● Set exercise
Reproduce all of the lines below word for word, leaving the pictures out of your answer.

● Recorded information
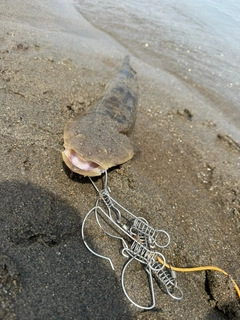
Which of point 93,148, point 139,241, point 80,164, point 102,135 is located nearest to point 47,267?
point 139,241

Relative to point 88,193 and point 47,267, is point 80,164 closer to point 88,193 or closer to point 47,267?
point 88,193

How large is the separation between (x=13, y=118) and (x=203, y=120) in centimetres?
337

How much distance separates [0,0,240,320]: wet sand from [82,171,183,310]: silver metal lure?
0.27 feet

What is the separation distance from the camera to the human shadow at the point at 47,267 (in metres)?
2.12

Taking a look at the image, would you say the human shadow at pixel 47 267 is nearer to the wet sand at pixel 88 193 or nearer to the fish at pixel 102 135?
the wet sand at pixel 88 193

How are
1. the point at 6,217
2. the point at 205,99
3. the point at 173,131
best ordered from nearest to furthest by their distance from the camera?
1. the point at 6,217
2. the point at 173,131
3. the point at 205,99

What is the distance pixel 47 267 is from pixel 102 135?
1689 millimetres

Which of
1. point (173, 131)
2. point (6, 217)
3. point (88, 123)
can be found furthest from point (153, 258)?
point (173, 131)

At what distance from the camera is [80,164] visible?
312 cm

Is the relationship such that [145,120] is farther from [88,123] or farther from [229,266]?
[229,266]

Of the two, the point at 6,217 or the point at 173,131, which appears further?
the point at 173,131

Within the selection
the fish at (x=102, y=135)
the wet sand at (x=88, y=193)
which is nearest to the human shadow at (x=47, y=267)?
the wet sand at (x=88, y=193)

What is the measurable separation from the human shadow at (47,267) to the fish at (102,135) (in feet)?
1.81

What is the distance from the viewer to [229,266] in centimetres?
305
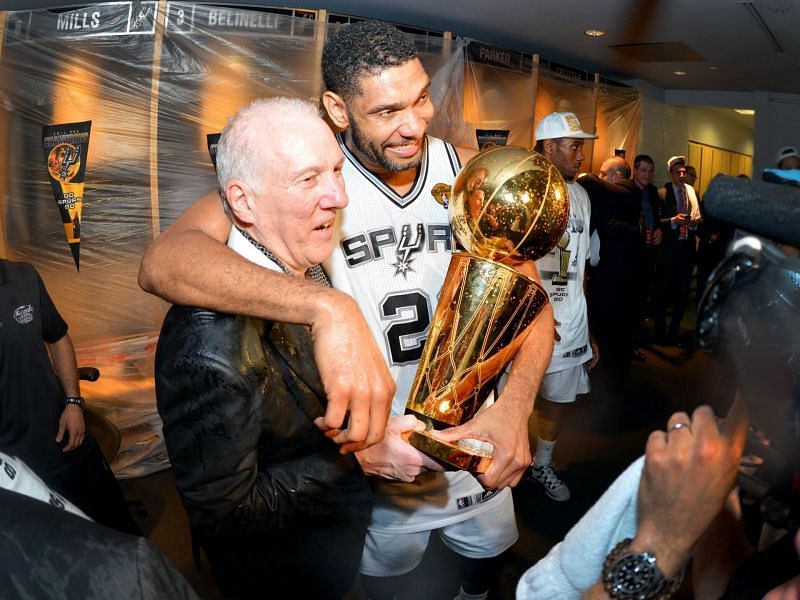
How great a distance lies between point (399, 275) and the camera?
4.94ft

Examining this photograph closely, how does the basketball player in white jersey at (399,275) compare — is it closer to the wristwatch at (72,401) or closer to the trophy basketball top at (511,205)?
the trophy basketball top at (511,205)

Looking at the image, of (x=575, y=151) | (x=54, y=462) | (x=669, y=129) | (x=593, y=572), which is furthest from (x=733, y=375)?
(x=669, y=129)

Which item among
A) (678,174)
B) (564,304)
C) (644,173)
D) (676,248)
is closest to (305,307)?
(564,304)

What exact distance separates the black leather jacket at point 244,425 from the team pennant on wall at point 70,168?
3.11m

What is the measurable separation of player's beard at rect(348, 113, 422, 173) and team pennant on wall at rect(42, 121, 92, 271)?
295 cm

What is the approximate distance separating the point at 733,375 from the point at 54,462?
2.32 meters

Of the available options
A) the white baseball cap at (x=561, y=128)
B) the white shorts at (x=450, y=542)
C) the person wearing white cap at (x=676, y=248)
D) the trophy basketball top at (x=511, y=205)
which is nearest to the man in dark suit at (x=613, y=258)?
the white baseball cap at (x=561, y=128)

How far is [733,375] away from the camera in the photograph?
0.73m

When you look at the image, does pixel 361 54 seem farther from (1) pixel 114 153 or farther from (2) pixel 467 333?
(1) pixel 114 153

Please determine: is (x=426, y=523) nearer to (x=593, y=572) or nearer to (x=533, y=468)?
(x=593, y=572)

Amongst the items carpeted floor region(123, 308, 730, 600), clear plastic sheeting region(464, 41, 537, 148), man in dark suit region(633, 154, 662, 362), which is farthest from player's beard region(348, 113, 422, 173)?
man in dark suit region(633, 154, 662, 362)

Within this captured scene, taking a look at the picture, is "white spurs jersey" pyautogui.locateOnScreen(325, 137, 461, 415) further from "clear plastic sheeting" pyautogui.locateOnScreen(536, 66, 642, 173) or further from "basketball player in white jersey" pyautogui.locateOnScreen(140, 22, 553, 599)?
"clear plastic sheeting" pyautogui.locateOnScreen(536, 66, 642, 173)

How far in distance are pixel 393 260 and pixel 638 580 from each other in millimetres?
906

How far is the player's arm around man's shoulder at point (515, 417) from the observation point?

● The result
Which of point 93,148, point 139,241, point 80,164, point 102,135 is located nearest to point 47,267?
point 139,241

Relative to point 88,193 and point 47,267, is point 80,164 closer to point 88,193 or closer to point 47,267?
point 88,193

How large is the separation between (x=13, y=118) and (x=203, y=120) in centimetres?
337

How much distance separates [0,0,240,320]: wet sand from [82,171,183,310]: silver metal lure?
0.27 feet

What is the separation distance from the camera to the human shadow at the point at 47,267 (in metres)?
2.12

Taking a look at the image, would you say the human shadow at pixel 47 267 is nearer to the wet sand at pixel 88 193 or nearer to the fish at pixel 102 135?
the wet sand at pixel 88 193

How are
1. the point at 6,217
2. the point at 205,99
3. the point at 173,131
best ordered from nearest to furthest by their distance from the camera?
1. the point at 6,217
2. the point at 173,131
3. the point at 205,99

What is the distance pixel 47 267 is from pixel 102 135?
1689 millimetres

Which of
1. point (173, 131)
2. point (6, 217)
3. point (88, 123)
can be found furthest from point (153, 258)?
point (173, 131)

At what distance from the camera is [80,164] visible?
312 cm

Is the relationship such that [145,120] is farther from [88,123] or farther from [229,266]?
[229,266]

Of the two, the point at 6,217 or the point at 173,131, which appears further?
the point at 173,131

Within the selection
the fish at (x=102, y=135)
the wet sand at (x=88, y=193)
which is nearest to the human shadow at (x=47, y=267)?
the wet sand at (x=88, y=193)

What is the measurable separation from the human shadow at (47,267) to the fish at (102,135) (in feet)?
1.81

What is the distance from the viewer to [229,266] in centimetres?
305
How great a distance lies between point (399, 275) and the camera?
4.94ft

Examining this photograph closely, how does the basketball player in white jersey at (399,275) compare — is it closer to the wristwatch at (72,401) or closer to the trophy basketball top at (511,205)?
the trophy basketball top at (511,205)

Looking at the image, of (x=575, y=151) | (x=54, y=462) | (x=669, y=129) | (x=593, y=572), which is furthest from (x=733, y=375)?
(x=669, y=129)

Which item among
A) (678,174)
B) (564,304)
C) (644,173)
D) (676,248)
is closest to (305,307)?
(564,304)

What exact distance separates the black leather jacket at point 244,425 from the team pennant on wall at point 70,168?
3.11m

What is the measurable separation of player's beard at rect(348, 113, 422, 173) and team pennant on wall at rect(42, 121, 92, 271)?
295 cm

What is the approximate distance separating the point at 733,375 from the point at 54,462?
2.32 meters

Of the available options
A) the white baseball cap at (x=561, y=128)
B) the white shorts at (x=450, y=542)
C) the person wearing white cap at (x=676, y=248)
D) the trophy basketball top at (x=511, y=205)
which is nearest to the man in dark suit at (x=613, y=258)?
the white baseball cap at (x=561, y=128)

How far is [733,375] away from the camera in the photograph?
0.73m

When you look at the image, does pixel 361 54 seem farther from (1) pixel 114 153 or farther from (2) pixel 467 333?
(1) pixel 114 153

Please determine: is (x=426, y=523) nearer to (x=593, y=572) or nearer to (x=533, y=468)?
(x=593, y=572)

Amongst the items carpeted floor region(123, 308, 730, 600), clear plastic sheeting region(464, 41, 537, 148), man in dark suit region(633, 154, 662, 362), which is farthest from player's beard region(348, 113, 422, 173)?
man in dark suit region(633, 154, 662, 362)

Within this captured scene, taking a look at the picture, is "white spurs jersey" pyautogui.locateOnScreen(325, 137, 461, 415) further from "clear plastic sheeting" pyautogui.locateOnScreen(536, 66, 642, 173) or further from "basketball player in white jersey" pyautogui.locateOnScreen(140, 22, 553, 599)?
"clear plastic sheeting" pyautogui.locateOnScreen(536, 66, 642, 173)

How far in distance are pixel 393 260 and pixel 638 580 from each other in millimetres?
906

How far is the player's arm around man's shoulder at point (515, 417) from the observation point?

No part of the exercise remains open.